Hop brokers are watching you. Could making a quick buck jeopardize your hop contracts? Recently, we heard from a brewer who has been selling proprietary varieties at some pretty high prices…
I shared a different point of view with this brewer and I’d like to share it with you too…
1. Part of the hop broker’s (very important) role is to match supply to demand. Anyone who was brewing in 2009 knows that the entire industry pays for it whenever the system gets too far out of balance. Facilitating balance (aka market allocations) is a large part of why we built The Lupulin Exchange. Most brokers offer forward contracting to ease the cashflow burden on brewers, while improving their ability to forecast demand.
2. Attempts to leverage the broker’s risk for personal gain will be short-lived and probably won’t end well. Brokers take on a lot of risk. Historically, brewers bid with brokers and then had to pay for and store the entire crop year at the brewery! Modern day brokers make gigantic investments to build hop processing and refrigerated storage facilities. Brokers pay growers at harvest for the entire crop year, then pelletize, pack, store, and refrigerate those hops. Today’s brewer only pays when placing an order for delivery - this is a privilege, not a right, so don’t abuse it.

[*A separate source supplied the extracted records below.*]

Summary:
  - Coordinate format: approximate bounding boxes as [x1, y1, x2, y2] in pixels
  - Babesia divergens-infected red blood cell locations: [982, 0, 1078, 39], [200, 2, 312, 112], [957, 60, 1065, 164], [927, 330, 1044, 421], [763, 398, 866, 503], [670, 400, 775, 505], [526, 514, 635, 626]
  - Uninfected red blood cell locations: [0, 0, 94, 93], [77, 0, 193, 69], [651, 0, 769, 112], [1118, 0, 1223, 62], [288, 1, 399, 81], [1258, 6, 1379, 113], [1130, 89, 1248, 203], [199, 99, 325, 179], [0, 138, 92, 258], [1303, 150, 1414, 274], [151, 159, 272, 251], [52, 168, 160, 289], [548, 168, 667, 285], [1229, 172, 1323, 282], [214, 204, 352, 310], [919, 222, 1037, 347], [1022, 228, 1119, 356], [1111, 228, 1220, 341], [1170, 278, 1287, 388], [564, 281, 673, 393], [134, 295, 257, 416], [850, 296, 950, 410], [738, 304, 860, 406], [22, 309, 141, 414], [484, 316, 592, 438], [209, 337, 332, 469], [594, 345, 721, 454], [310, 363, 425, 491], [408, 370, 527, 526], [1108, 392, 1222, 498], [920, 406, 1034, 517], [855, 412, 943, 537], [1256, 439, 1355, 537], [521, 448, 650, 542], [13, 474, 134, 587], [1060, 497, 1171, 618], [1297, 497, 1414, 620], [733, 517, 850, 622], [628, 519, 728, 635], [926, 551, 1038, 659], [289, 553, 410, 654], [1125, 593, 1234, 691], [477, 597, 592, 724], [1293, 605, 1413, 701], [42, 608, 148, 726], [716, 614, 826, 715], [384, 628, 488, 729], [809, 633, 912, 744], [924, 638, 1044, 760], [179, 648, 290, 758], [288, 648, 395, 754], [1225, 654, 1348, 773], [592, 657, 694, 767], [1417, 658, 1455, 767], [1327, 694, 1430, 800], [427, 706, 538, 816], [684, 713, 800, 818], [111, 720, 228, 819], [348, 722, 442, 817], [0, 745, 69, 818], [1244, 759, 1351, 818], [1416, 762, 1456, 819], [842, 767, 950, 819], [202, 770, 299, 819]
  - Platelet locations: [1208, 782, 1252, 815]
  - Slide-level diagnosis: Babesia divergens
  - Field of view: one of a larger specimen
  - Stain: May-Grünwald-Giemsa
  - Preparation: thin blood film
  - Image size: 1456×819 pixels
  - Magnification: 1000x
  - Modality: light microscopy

3. You reap what you sow. Most brokers only want to sell you hops that you’re actually going to turn into beer. Some brokers are now requiring down payments on forward contracts due to recent abuses. Other brokers are now devoting more resources to analyzing each brewer’s actual needs/usage (ie reported barrelage, year over year growth, brewery capacity, tracking customer Hop Alerts on LEx, etc.).
4. Don’t be the last one holding the bag. We’re all in the business of making beer, not day trading hops. I borrow the following advice from Bart Watson at the Brewers Association and strongly suggest that you follow it.
The efficiency of these changes brings me to my penultimate point: don’t try to beat the market. I’ve been hearing some scary stories out there about brewers contracting well above their forecasted demand in the future, with the attitude that “even though I probably won’t need them, I’m sure I can sell them for a profit down the line”. Don’t be so sure of that. Historically, hops prices have been incredibly sensitive to demand. When there is a shortage, they tend to rise very quickly. On the flip side, when there is a surplus, prices can drop rapidly. This is why accurate contracting is so important for both sides (dealers and brewers). Contracting more than you need raises the specter of being the last one holding the hops when the music ends.
The Lupulin Exchange was built to give commercial brewers a more convenient way to even out hop positions. The intent was never to allow brewers to generate income from a side business as hop scalpers. The vast majority of brewers who use LEx to unload overages do so at cost, and more and more buyers are getting the message: Don’t Overpay for Hops. To help guide buyers, we’ve got some new features in development. For example: recent high, low, and ave trading prices will soon be displayed on both Hop Alerts and listing pages for the given combination of variety, CY, and hop product (T90, leaf, etc).